◆ Job A
From the text about John of the Cross below, copy out the passage starting with "He was charged" and going on through "full juridical autonomy.".
◆ Job B
According to the text about John of the Cross below, where was the first house of Discalced Carmelites opened?

◆ Text to read
He entered the College at the age of 18 and studied the humanities, rhetoric and classical languages for three years. At the end of his formation he had a clear perception of his vocation: the religious life, and, among the many orders present in Medina, he felt called to Carmel.

In the summer of 1563 he began his novitiate with the Carmelites in the town, taking the religious name of Juan de Santo Matía. The following year he went to the prestigious University of Salamanca, where he studied the humanities and philosophy for three years.

He was ordained a priest in 1567 and returned to Medina del Campo to celebrate his first Mass surrounded by his family’s love. It was precisely here that John and Teresa of Jesus first met. The meeting was crucial for them both. Teresa explained to him her plan for reforming Carmel, including the male branch of the Order, and suggested to John that he support it “for the greater glory of God”. The young priest was so fascinated by Teresa’s ideas that he became a great champion of her project.

For several months they worked together, sharing ideals and proposals aiming to inaugurate the first house of Discalced Carmelites as soon as possible. It was opened on 28 December 1568 at Duruelo in a remote part of the Province of Avila.

This first reformed male community consisted of John and three companions. In renewing their religious profession in accordance with the primitive Rule, each of the four took a new name: it was from this time that John called himself “of the Cross”, as he came to be known subsequently throughout the world.

At the end of 1572, at St Teresa’s request, he became confessor and vicar of the Monastery of the Incarnation in Avila where Teresa of Jesus was prioress. These were years of close collaboration and spiritual friendship which enriched both. The most important Teresian works and John’s first writings date back to this period.

Promoting adherence to the Carmelite reform was far from easy and cost John acute suffering. The most traumatic episode occurred in 1577, when he was seized and imprisoned in the Carmelite Convent of the Ancient Observance in Toledo, following an unjust accusation. The Saint, imprisoned for months, was subjected to physical and moral deprivations and constrictions. Here, together with other poems, he composed the well-known Spiritual Canticle. Finally, in the night between 16 and 17 August 1578, he made a daring escape and sought shelter at the Monastery of Discalced Carmelite Nuns in the town. St Teresa and her reformed companions celebrated his liberation with great joy and, after spending a brief period recovering, John was assigned to Andalusia where he spent 10 years in various convents, especially in Granada.

He was charged with ever more important offices in his Order, until he became vicar provincial and completed the draft of his spiritual treatises. He then returned to his native land as a member of the General Government of the Teresian religious family which already enjoyed full juridical autonomy.

He lived in the Carmel of Segovia, serving in the office of community superior. In 1591 he was relieved of all responsibility and assigned to the new religious Province of Mexico. While he was preparing for the long voyage with 10 companions he retired to a secluded convent near Jaén, where he fell seriously ill.

John faced great suffering with exemplary serenity and patience. He died in the night between 13 and 14 December 1591, while his confreres were reciting Matins. He took his leave of them saying: “Today I am going to sing the Office in Heaven”. His mortal remains were translated to Segovia. He was beatified by Clement X in 1675 and canonized by Benedict XIII in 1726.

◆ Information given
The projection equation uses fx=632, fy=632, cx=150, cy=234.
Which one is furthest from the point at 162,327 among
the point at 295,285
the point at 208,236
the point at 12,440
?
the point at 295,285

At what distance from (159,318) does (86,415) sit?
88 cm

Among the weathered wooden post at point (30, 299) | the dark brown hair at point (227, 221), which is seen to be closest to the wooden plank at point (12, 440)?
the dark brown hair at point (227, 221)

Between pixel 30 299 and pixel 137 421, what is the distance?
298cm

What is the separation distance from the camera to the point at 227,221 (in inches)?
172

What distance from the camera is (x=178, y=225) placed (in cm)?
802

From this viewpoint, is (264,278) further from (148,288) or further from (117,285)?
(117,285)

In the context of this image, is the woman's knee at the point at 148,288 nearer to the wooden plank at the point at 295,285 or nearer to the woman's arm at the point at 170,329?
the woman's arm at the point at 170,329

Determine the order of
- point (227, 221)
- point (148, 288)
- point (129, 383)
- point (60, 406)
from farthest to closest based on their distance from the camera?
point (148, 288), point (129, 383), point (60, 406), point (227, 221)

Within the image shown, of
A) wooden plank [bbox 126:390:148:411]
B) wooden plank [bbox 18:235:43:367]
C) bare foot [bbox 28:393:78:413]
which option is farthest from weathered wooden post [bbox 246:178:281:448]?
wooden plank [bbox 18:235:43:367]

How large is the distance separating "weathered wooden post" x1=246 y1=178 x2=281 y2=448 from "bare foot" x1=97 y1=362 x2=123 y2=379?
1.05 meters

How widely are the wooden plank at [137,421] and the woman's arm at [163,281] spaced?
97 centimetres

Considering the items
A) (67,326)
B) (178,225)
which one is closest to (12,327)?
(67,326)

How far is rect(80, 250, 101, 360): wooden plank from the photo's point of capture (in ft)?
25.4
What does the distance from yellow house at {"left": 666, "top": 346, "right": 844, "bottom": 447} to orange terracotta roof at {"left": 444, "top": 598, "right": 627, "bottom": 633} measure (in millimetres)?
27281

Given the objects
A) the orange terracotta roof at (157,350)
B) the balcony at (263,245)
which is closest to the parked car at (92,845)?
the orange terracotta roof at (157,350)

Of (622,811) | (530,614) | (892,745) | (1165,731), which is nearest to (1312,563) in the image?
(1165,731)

◆ Final result A
He was charged with ever more important offices in his Order, until he became vicar provincial and completed the draft of his spiritual treatises. He then returned to his native land as a member of the General Government of the Teresian religious family which already enjoyed full juridical autonomy.

◆ Final result B
At Duruelo, in a remote part of the Province of Avila.